There are many reasons why the Rays struggle with attendance. Many fans and residents point to the condition of the stadium, the demographics, and lack of mass transit as reason for not going. But one of the biggest and least-discussed reasons is that few people actually live near Tropicana Field. According to Maury Brown’s 2011 research on population, the Rays are dead last in population with a 30-mile radius of their ballpark.

Lortz, by way Brown’s population study, compared the Trop’s 30 minute population with that of other potential cities like Raleigh, Nashville, Las Vegas, and Portland, ultimately concluding that the Rays,

…will continue to struggle with attendance as long as they have less than 1 million fans living within 30 minutes of Tropicana Field. This is one of clearest reasons for a move to downtown Tampa, where the Tampa Bay Lightning see weekday/weekend attendance differences of approximately 5%. A move to the center of their market could vastly increase the pool of fans within 30 minutes of a Rays game.

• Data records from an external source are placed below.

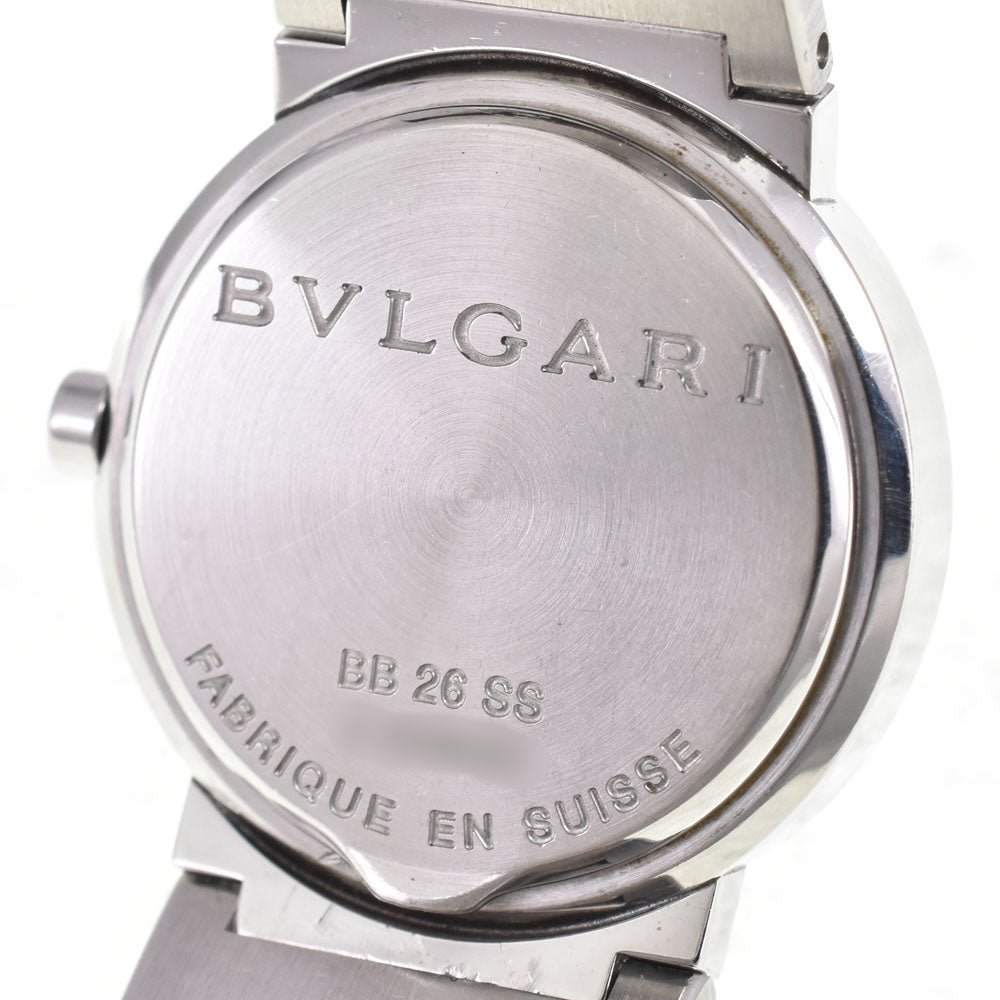 with paper BVLGARI Bvlgari Bvlgari BB26SS Date black Dial Quartz Ladies
 Watch G#147084
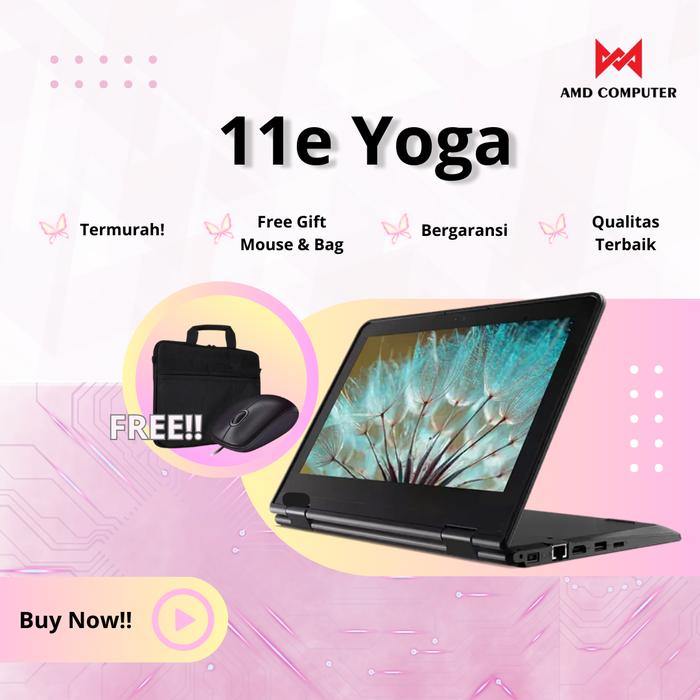 Laptop 11e Yoga m3-8th 6 gen Ram 4GB/256GB Ssd Touchscreen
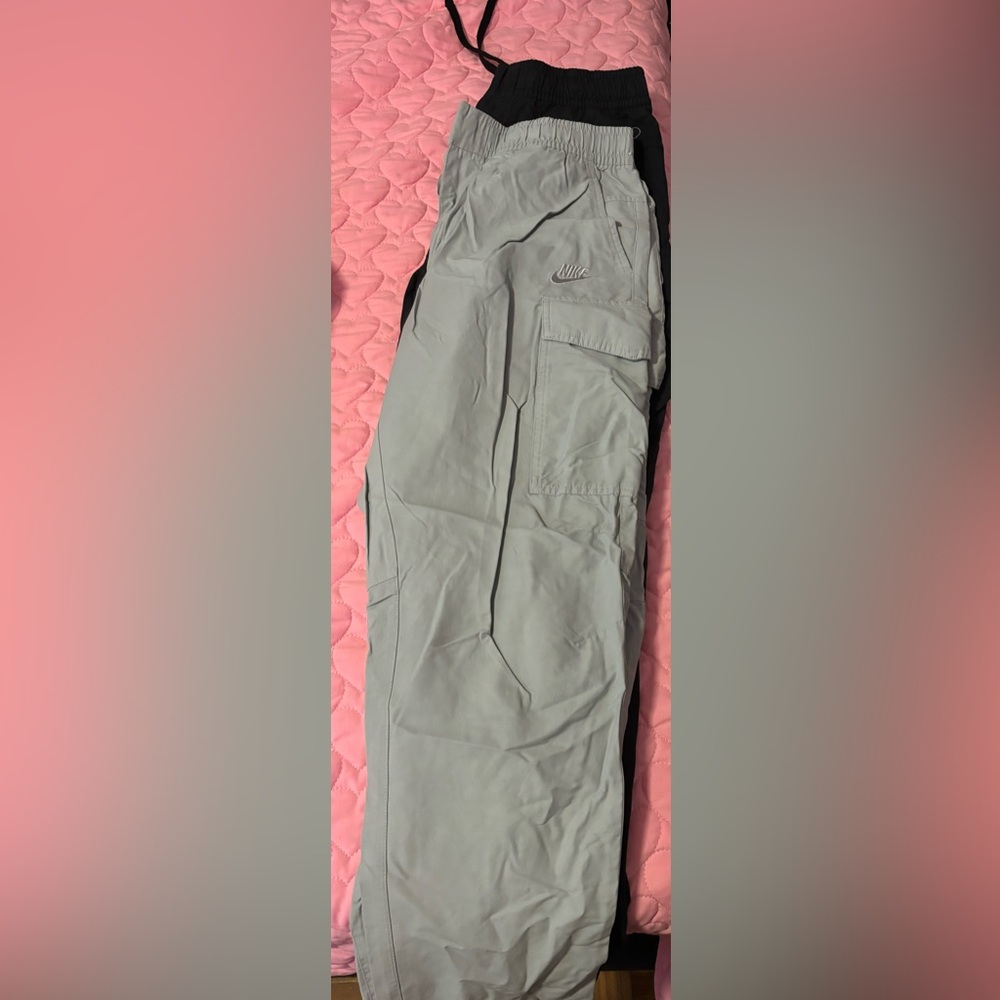Gray Nike Cargo Pants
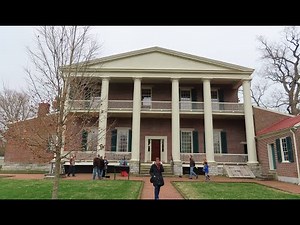 Full Tour of Andrew Jackson's Hermitage Mansion and Grounds 7th president of the United States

While the numbers don’t lie, Lortz’s findings should be taken with a grain of salt — after all, he based his findings on population figures that are at least four years old (depending on when the initial population study was conducted). What he neglected to mention, the population of St. Petersburg increased from 244,769 in 2010 to 249,704 in 2014. What’s more, the immediate population of downtown St. Petersburg is projected to increase by at least 2,045 (source: Tampa Bay Times), thanks to the current housing boom in-and-around that area.

I’ll concede the point, a citywide population increase of 5,000 people  — 7,000+ when you include the projected population growth in downtown — may not sound like a lot, nor might it be enough to skew Lortz’s findings. Yet there isn’t any evidence that he took those numbers into consideration, nor is there evidence that he combined them with population figures from any of the other presumed regional sites on both sides of the bay. Lortz instead found favor in one potential area which is DOA, thanks to Jeff Vinik.

In the end Lortz not only furthered the same tired argument, he all but negated the idea that a regional search would be in the best interest of the Rays. Call me crazy, but the use of inaccurate and/or out of date information (among other things) is indefensible when trying to make a cogent argument. This issue demands more than a handful of people with their own agendas.